Le fait qu’en 2022 les Ukrainiens doivent craindre pour leur vie à cause de l’attaque russe contre leur pays blesse profondément Giebel. Peu de temps après le début de la guerre, il a aidé dans le Welcome Hall mis en place pour les réfugiés ukrainiens à la gare principale de Berlin. Son horreur face à l’invasion de Vladimir Poutine a suscité son désir d’exposer un autre char russe au milieu de Berlin. « Je voudrais faire quelque chose pour lutter contre le crime », a-t-il déclaré.

L’idée d’une installation temporaire lui est venue lorsqu’il a vu comment des chars russes capturés étaient exposés publiquement à Varsovie et à Prague en juin et juillet. Il pensait que cela pouvait aussi être possible à Berlin, et quel meilleur endroit que juste en face de l’ambassade de Russie ? « Pour montrer : Nous sommes contre cette guerre ! Ces chars apportent la violence en Ukraine. »

Wieland Giebel

La demande de Giebel d’ériger un char détruit de la guerre en Ukraine devant l’ambassade de Russie à Berlin a été rejetée

Un char russe détruit dans le centre de Berlin enverrait, selon l’homme de 72 ans, un message supplémentaire : que l’Ukraine est capable de détruire de tels chars.

La demande de Giebel d’ériger un char détruit pendant la guerre en Ukraine devant l’ambassade de Russie à Berlin a été rejetée. L’autorité locale du district de Mitte a rejeté la demande car il était probable « que des personnes soient mortes dans cet équipement militaire détruit, et donc l’exposer est inapproprié ».

Se souvenir des crimes de guerre de Bucha

Cependant, Giebel souligne qu’un autre quartier de Berlin n’a eu aucun problème à aborder la guerre par le biais de l’art. Il y a quelques semaines, l’exposition « Testament of Bucha » a été inaugurée sur le célèbre boulevard commerçant Kurfürstendamm à Charlottenburg-Wilmersdorf, en présence de l’ancien ambassadeur ukrainien Andriy Melnyk. Il montrait une voiture incendiée dans laquelle trois femmes et une jeune fille de 14 ans ont été tuées après une attaque russe.

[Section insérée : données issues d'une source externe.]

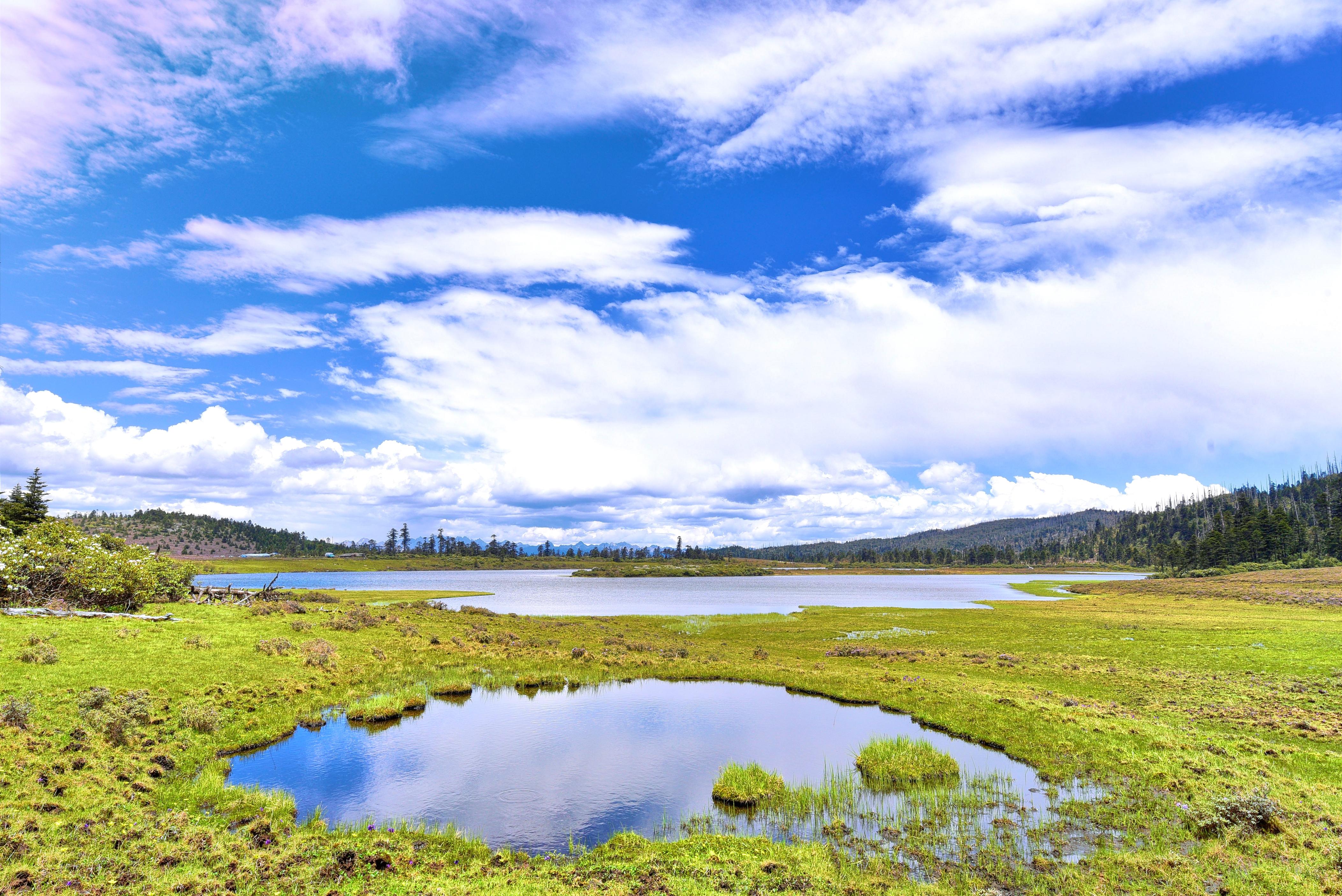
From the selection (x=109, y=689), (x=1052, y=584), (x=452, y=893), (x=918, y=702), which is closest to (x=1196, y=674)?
(x=918, y=702)

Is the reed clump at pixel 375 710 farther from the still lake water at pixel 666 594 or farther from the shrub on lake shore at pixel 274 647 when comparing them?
the still lake water at pixel 666 594

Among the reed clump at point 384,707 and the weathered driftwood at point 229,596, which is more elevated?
the weathered driftwood at point 229,596

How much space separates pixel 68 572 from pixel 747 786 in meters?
46.6

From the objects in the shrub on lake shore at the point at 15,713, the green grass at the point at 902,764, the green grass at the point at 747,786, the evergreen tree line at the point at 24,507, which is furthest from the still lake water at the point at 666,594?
the shrub on lake shore at the point at 15,713

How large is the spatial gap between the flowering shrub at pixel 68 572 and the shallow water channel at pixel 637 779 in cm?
2534

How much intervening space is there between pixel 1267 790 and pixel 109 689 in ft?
137

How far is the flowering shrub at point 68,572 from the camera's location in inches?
1545

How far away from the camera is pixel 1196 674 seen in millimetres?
37312

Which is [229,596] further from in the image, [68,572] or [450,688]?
[450,688]

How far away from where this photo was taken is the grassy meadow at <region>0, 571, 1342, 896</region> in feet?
49.0

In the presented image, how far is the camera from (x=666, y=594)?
→ 14612cm

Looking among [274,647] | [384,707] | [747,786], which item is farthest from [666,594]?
[747,786]

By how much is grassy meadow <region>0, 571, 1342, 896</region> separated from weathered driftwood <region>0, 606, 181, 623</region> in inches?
43.2

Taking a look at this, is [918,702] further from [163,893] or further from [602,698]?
[163,893]
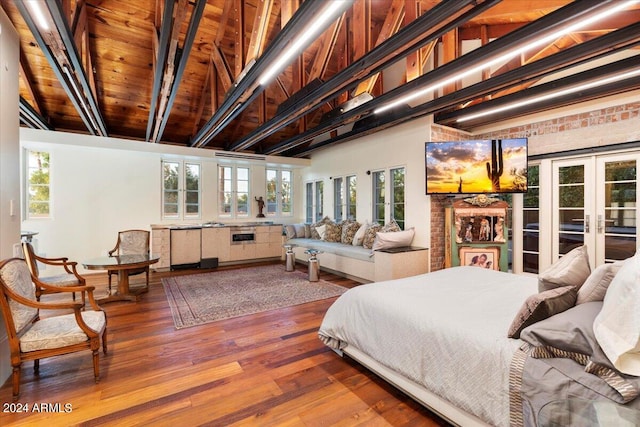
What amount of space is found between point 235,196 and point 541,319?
7.30 metres

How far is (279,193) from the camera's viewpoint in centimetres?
857

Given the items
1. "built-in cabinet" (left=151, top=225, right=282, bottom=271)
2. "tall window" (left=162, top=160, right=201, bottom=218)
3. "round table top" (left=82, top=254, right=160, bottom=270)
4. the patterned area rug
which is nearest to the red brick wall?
the patterned area rug

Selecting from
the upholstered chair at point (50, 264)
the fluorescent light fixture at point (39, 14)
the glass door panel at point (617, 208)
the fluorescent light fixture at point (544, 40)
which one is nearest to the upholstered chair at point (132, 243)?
the upholstered chair at point (50, 264)

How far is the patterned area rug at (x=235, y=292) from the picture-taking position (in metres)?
3.70

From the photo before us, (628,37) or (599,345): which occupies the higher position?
(628,37)

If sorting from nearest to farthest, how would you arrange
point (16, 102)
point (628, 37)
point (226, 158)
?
1. point (628, 37)
2. point (16, 102)
3. point (226, 158)

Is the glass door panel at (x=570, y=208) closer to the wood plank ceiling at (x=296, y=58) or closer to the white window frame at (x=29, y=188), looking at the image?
the wood plank ceiling at (x=296, y=58)

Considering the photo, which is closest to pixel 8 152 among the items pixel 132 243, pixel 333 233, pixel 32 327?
pixel 32 327

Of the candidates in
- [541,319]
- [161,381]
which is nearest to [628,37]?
[541,319]

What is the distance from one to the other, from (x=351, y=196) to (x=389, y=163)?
1.49m

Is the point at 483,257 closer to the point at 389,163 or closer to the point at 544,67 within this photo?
the point at 389,163

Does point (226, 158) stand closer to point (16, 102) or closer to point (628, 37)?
point (16, 102)

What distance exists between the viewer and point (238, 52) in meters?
3.59

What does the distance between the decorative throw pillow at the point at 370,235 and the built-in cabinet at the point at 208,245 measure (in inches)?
111
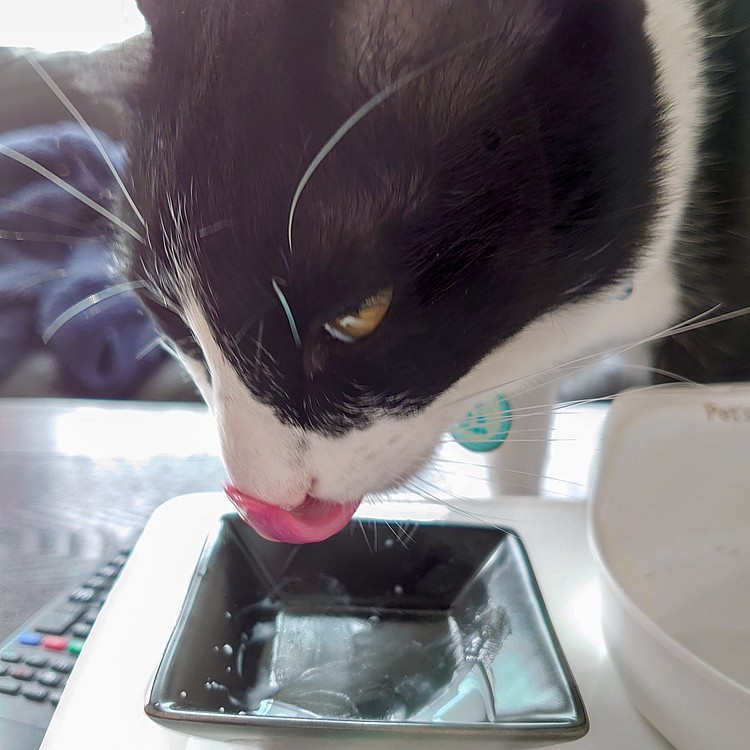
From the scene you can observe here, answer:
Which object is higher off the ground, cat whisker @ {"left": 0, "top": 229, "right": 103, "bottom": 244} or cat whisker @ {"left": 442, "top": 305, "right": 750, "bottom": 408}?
cat whisker @ {"left": 0, "top": 229, "right": 103, "bottom": 244}

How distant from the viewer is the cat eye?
0.31 m

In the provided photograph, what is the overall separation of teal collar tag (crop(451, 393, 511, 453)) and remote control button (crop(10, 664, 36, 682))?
301mm

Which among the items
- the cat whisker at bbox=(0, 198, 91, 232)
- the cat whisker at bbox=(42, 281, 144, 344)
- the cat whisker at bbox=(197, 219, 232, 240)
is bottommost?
the cat whisker at bbox=(42, 281, 144, 344)

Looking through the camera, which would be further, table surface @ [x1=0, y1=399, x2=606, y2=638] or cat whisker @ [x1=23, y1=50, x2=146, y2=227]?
table surface @ [x1=0, y1=399, x2=606, y2=638]

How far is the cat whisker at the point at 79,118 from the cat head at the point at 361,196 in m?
0.01

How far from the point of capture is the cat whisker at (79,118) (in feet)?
1.22

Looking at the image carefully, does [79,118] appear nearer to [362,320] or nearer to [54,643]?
[362,320]

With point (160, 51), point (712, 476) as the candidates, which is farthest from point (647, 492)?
point (160, 51)

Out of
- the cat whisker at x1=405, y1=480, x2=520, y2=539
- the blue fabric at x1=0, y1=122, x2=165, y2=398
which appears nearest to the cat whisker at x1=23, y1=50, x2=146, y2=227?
the blue fabric at x1=0, y1=122, x2=165, y2=398

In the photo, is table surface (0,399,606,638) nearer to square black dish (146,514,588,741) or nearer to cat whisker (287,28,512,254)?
square black dish (146,514,588,741)

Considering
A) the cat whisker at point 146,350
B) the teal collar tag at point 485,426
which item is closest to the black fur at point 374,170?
the teal collar tag at point 485,426

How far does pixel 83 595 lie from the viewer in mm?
475

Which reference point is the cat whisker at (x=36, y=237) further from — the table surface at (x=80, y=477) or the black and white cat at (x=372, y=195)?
the table surface at (x=80, y=477)

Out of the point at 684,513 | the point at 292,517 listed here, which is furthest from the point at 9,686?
the point at 684,513
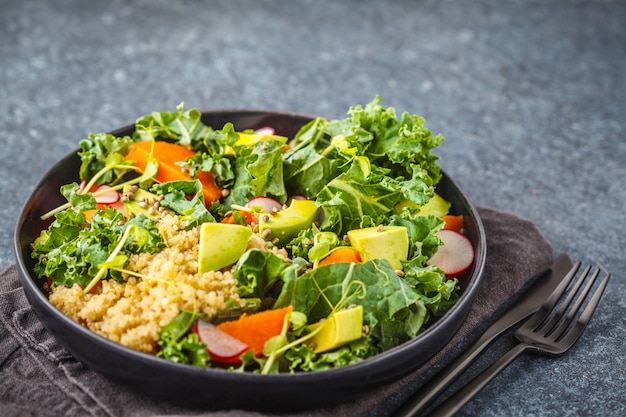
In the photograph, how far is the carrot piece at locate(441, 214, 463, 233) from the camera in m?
2.79

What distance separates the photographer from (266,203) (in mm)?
2615

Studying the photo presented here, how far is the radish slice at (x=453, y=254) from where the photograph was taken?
2584 mm

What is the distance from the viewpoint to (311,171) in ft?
8.99

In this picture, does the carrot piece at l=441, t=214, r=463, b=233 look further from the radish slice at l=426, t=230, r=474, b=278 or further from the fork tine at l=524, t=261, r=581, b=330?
the fork tine at l=524, t=261, r=581, b=330

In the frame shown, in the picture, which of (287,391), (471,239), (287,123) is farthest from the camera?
(287,123)

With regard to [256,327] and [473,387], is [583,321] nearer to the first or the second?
[473,387]

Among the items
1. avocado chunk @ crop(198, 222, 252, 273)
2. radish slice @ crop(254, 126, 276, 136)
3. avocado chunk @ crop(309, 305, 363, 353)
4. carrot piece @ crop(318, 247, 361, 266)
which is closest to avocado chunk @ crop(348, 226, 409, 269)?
carrot piece @ crop(318, 247, 361, 266)

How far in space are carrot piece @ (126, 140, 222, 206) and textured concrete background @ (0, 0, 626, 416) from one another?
696 millimetres

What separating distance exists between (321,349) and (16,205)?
1.88m

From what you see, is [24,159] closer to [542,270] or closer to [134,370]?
[134,370]

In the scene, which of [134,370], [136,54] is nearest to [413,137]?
[134,370]

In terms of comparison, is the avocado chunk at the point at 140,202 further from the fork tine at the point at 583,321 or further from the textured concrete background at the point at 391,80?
the fork tine at the point at 583,321

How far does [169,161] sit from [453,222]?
3.63 feet

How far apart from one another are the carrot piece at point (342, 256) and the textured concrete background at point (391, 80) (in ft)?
3.32
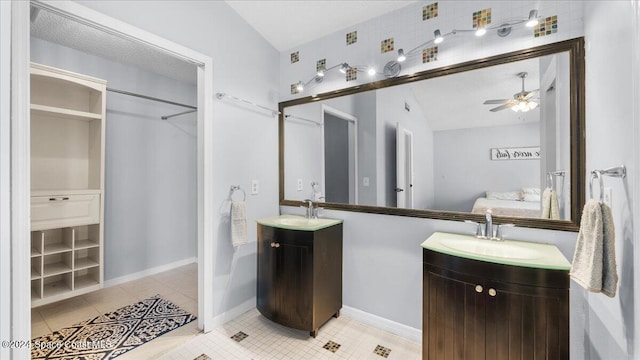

Pendant ce temps, Giebel va de l’avant avec son plan. Il s’est déjà rendu à Kyiv pour présenter son idée aux ministères des Affaires étrangères, de la Défense et de la Culture. On lui a offert l’opportunité de « faire une pièce de musée à partir d’un char détruit ». Pour le transporter de l’Ukraine à la capitale allemande, Giebel a besoin d’un document indiquant « que ce morceau de ferraille ne peut plus être utilisé pour faire la guerre ». Ce document lui a déjà été promis.

La voiture brûlée

L’exposition « Testament de Bucha » était une voiture incendiée dans laquelle des personnes étaient mortes lors d’une attaque russe.

Mais Stefanie Bung, qui est bouleversée par les chars T34 sur le Mémorial soviétique, est contre l’affichage d’un char détruit devant l’ambassade de Russie. « À mon avis, ce serait une manière purement populiste d’utiliser la guerre pour attirer l’attention des médias, et pour des raisons éthiques, ce ne peut pas être l’action de choix », a déclaré le législateur de l’État de Berlin.

Les armes ennemies, quel que soit leur état, ne sont pas des symboles appropriés pour l’idée d’une Europe pacifique, estime Bung. « Au lieu de cela, des photos de victimes de guerre, des documents sur des crimes de guerre et des fragments de trésors culturels qui ont déjà été détruits devraient être exposés comme un acte d’accusation contre la politique étrangère de la Russie. »

Cet article a été rédigé à l’origine en allemand.